Ok. Your algebra, in fact, sucks. Big time. The left side becomes dy/dx*(1+1/(x+y)^2)). Just factor out the dy/dx. That is one of the few legal things you can do. That equals -1/(x+y)^2. Now you have an equation that is schematically a*(dy/dx)=b. Solve for dy/dx. And don't use voodoo.

Last edited: Feb 24, 2010
15. Feb 24, 2010

### Asphyxiated

Alright man, I got to say, I don't know how I missed that, I'm usually pretty comfortable with factoring...but anyway I think this is right then....

$$\frac {dy} {dx} (1 + \frac {1} {(x+y)^{2}}) = - \frac {1} {(x+y)^{2}}$$

$$\frac {dy} {dx} = \frac {- \frac {1} {(x+y)^{2}}} {(1 + \frac {1} {(x+y)^{2}})}$$

yay or nay?

16. Feb 24, 2010

### Dick

Yay. You can simplify that a little bit. If you dare...

17. Feb 24, 2010

### Asphyxiated

I'll give it a shot, maybe find some redemption, although it could go terribly wrong as well, haha

$$\frac {dy} {dx} = \frac {- \frac {1} {(x+y)^{2}}} {(1 + \frac {1} {(x+y)^{2}})}$$

$$\frac {dy} {dx} = -\frac {1} {(x+y)^{2}} * \frac {1 + (x+y)^{2}} {1}$$

$$\frac {dy} {dx} = - \frac {1 + (x+y)^{2}} {(x+y)^{2}}$$

$$\frac {dy} {dx} = - \frac {1} {(x+y)^{2}} + 1$$

that's what I got, I don't think there is any voodoo in there to speak of but as of right now, that confidence is kind of shaken

Last edited: Feb 24, 2010
18. Feb 25, 2010

### Dick

Way wrong. Here's a trick that might help. Replace (x+y) with a number, like 2. Now figure out the value of the right side of each line.

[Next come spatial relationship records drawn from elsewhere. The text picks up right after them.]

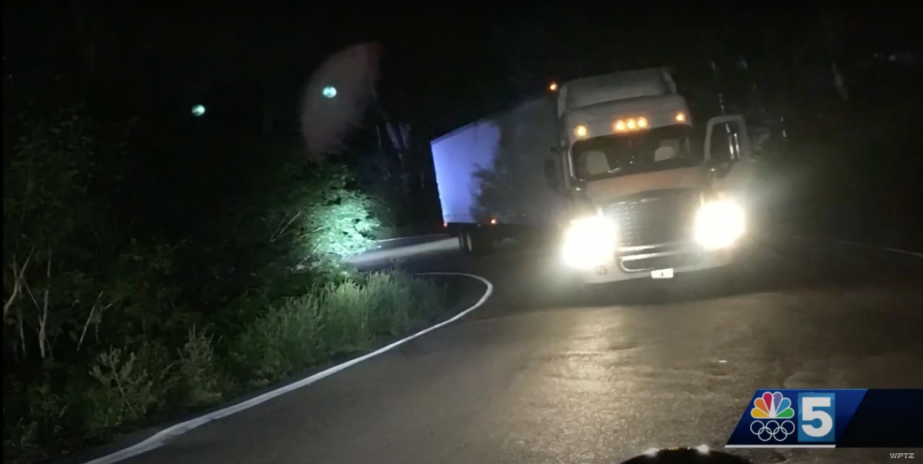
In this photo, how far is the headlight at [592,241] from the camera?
15.6 meters

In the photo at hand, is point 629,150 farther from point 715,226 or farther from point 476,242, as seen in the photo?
point 476,242

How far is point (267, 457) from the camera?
741 centimetres

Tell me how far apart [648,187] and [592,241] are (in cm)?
128

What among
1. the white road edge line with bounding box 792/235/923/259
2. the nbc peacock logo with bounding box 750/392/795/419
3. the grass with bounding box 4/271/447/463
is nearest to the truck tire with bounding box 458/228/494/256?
the white road edge line with bounding box 792/235/923/259

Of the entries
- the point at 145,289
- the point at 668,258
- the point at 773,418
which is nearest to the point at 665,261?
the point at 668,258

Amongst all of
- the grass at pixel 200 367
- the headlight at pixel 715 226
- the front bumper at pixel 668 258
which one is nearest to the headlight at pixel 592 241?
the front bumper at pixel 668 258

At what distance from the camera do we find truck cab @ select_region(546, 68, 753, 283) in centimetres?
1541

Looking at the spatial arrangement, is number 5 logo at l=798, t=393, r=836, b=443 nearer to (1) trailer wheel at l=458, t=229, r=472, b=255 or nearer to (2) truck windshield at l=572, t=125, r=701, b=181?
(2) truck windshield at l=572, t=125, r=701, b=181

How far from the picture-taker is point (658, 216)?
15445 mm

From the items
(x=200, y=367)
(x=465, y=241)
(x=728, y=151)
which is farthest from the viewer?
(x=465, y=241)

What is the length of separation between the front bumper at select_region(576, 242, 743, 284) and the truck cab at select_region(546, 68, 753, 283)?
16mm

Where did it change from -1/5, the starting value to 3/4 the ending value? How many other values are in between? Where are the bad steps?

Last edited: Feb 25, 2010
19. Feb 25, 2010

### Asphyxiated

$$\frac {dy} {dx} = \frac {-\frac {1} {(x+y)^{2}}} {(1+\frac {1} {(x+y)^{2}})}$$

$$\frac {dy} {dx} = \frac {-\frac {1} {(x+y)^{2}}} {\frac {(x+y)^{2}+1} {(x+y)^{2}}}$$

$$\frac {dy} {dx} = -\frac {1} {(x+y)^{2}} * \frac {(x+y)^{2}} {(x+y)^{2}+1}$$

$$\frac {dy} {dx} = -\frac {(x+y)^{2}} {(x+y)^{2}((x+y)^{2} +1)}$$

$$\frac {dy} {dx} = -\frac {1} {(x+y)^{2} +1}$$

I checked for consistency in the results all the way through, so I think that this is correct... NO VOODOO

Last edited: Feb 25, 2010
20. Feb 25, 2010

### Dick

Now that's correct. No voodoo this time. If you put (x+y)=2, then the first line is -1/5 and the last line is -1/5. That's a pretty good check against voodoo, try checking numbers for a while, until you feel more confident.